Almost all fruits and vegetables have their origins told in oral tradition. Like rice and yam which have origins in legends and folk tales the breadfruit too has its origin found in an etiological Hawaiian myth. It originated from the sacrifice of the war god Kū. After deciding to live secretly among mortals as a farmer, Kū married and had children. He and his family lived happily until a famine seized their island. When he could no longer bear to watch his children suffer, Kū told his wife that he could deliver them from starvation, but to do so he would have to leave them. Reluctantly, she agreed, and at her word, Kū descended into the ground right where he had stood until only the top of his head was visible. His family waited around the spot he had last been day and night, watering it with their tears until suddenly a small green shoot appeared where Kū had stood. Quickly, the shoot grew into a tall and leafy tree that was laden with heavy breadfruits that Kū's family and neighbors gratefully ate, joyfully saved from starvation.


Sources :
A Voyage to the South Sea by William Bligh, 1792, from Project Gutenberg.
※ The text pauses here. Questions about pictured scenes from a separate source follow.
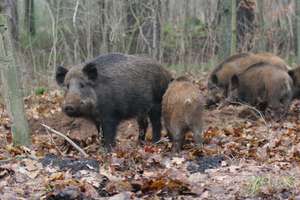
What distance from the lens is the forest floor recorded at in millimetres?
6711

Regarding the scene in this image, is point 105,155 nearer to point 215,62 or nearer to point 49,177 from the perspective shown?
point 49,177

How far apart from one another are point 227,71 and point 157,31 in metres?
4.12

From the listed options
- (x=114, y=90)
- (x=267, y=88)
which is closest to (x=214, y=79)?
(x=267, y=88)

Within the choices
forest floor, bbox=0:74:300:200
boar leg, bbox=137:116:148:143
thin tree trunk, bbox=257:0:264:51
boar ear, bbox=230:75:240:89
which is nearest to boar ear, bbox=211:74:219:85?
boar ear, bbox=230:75:240:89

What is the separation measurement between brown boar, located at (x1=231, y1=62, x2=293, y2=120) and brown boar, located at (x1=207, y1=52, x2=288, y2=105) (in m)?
0.61

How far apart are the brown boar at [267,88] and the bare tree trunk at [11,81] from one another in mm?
5837

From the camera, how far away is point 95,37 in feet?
57.4

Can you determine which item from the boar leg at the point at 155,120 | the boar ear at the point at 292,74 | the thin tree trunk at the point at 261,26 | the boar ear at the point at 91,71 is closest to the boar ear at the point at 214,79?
the boar ear at the point at 292,74

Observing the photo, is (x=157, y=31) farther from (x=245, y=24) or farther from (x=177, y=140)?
(x=177, y=140)

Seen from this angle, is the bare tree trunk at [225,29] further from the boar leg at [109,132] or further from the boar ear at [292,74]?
the boar leg at [109,132]

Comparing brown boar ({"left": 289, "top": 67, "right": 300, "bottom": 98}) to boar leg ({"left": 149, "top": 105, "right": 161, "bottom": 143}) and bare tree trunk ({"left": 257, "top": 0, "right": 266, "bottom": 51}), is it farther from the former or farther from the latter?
bare tree trunk ({"left": 257, "top": 0, "right": 266, "bottom": 51})

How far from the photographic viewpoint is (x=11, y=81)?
8508 millimetres

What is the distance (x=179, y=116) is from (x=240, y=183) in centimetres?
269

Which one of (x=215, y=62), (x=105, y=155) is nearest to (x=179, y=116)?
(x=105, y=155)
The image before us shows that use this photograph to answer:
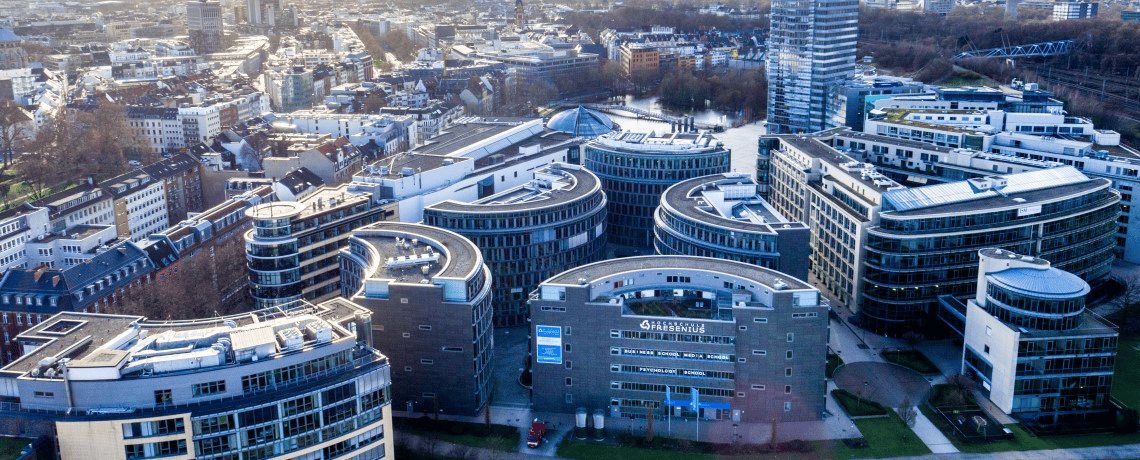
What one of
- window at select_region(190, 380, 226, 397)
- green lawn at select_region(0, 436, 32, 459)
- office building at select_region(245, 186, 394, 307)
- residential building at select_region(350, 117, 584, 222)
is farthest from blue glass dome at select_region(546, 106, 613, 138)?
green lawn at select_region(0, 436, 32, 459)

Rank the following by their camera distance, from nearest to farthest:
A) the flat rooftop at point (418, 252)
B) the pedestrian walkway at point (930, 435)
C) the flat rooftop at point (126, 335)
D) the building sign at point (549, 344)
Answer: the flat rooftop at point (126, 335), the pedestrian walkway at point (930, 435), the building sign at point (549, 344), the flat rooftop at point (418, 252)

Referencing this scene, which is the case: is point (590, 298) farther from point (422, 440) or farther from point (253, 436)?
point (253, 436)

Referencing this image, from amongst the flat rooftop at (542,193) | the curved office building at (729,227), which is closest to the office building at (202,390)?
the flat rooftop at (542,193)

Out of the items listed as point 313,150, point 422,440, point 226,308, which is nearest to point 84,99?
point 313,150

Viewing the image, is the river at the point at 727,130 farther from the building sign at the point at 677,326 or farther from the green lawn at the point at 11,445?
the green lawn at the point at 11,445

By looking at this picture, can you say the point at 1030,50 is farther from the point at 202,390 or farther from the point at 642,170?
the point at 202,390

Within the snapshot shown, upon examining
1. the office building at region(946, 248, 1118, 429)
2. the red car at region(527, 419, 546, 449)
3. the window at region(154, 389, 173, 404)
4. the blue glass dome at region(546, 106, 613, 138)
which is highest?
the blue glass dome at region(546, 106, 613, 138)

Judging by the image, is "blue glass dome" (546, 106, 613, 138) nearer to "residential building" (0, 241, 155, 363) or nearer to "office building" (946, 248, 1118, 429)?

The title in part of Bligh's own account of the famous mutiny is: A Voyage to the South Sea, undertaken by command of His Majesty, for the purpose of conveying the bread-fruit tree to the West Indies
Nutrition Facts for Breadfruit
http://en.wikipedia.org/wiki/Breadfruit

9 comments:

Anonymous said...

This is the buah sukun season. I hope you will get one or two fruits and tell us how to fry it.It is true some places in Sarawak don't have buah Sukun...I am wondering why now....
In West Malaysia many people even grow this beautiful tree in the up scale residential areas...so I can understand how good you feel about the tree and leaves. Malays in the past were very close to nature and well really self sufficient...the little plot outside and behind their houses give them almost everything. We should all be like that today and we don't have to entirely depend on world economic supply and demand....
Have you been to E Mart?
Jane.

Ensurai said...

I notice that lots of people grow sukun in Brunei and their trees are fruiting now.
I hope more people will grow this fruit too in Miri ...Thanks for visiting Jane.
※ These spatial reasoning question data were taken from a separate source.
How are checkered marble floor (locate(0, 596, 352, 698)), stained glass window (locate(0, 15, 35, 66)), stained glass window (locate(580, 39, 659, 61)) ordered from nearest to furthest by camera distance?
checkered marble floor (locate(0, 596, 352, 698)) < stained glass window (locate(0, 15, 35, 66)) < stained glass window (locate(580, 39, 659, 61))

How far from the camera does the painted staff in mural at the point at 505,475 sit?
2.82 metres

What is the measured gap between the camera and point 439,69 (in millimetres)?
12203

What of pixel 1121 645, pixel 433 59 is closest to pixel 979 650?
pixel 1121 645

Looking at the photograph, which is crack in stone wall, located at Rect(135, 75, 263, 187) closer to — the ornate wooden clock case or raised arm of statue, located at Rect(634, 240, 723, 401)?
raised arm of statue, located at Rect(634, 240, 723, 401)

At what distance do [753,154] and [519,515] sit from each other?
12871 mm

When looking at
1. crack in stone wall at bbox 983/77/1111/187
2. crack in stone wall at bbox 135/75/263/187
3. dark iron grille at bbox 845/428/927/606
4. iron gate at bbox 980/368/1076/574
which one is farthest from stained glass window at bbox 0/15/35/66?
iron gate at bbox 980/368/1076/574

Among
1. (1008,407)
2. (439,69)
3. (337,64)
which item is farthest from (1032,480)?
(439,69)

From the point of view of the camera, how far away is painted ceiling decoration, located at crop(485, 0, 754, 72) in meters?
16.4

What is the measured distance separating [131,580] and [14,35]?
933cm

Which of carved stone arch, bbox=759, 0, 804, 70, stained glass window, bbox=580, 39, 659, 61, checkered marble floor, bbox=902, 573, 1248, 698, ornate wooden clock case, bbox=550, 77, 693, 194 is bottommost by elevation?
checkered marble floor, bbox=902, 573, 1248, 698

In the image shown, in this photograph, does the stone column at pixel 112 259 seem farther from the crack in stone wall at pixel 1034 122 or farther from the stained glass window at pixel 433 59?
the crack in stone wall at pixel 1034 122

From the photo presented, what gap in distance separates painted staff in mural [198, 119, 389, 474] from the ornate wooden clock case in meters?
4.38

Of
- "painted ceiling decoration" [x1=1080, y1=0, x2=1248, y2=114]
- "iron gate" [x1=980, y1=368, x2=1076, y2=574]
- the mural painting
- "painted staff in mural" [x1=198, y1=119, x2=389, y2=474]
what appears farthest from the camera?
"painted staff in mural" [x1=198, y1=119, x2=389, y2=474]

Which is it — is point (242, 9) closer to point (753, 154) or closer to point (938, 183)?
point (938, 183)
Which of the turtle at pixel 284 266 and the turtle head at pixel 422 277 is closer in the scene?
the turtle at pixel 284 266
Ann, Chen Jie Xue 陈洁雪 said...

My mum grew a breadfruit tree in our house off Queensway. It is funny how just last week, I taught my students here in New Zealand about the Mutiny on the Bounty. My school is doing a whole school production on pirates. all 660 kids.

I m still thinking if you are Chang Yi. I met her sister recently. You mentioned you have a family in NZ.

Ensurai said...

Hi
What a coincidence....just going through some of the unanswered comments....

I can still buy fried (cucur) sukun or bread fruit for 30 cents a piece here...it is the season now...
Do you live quite close to each other?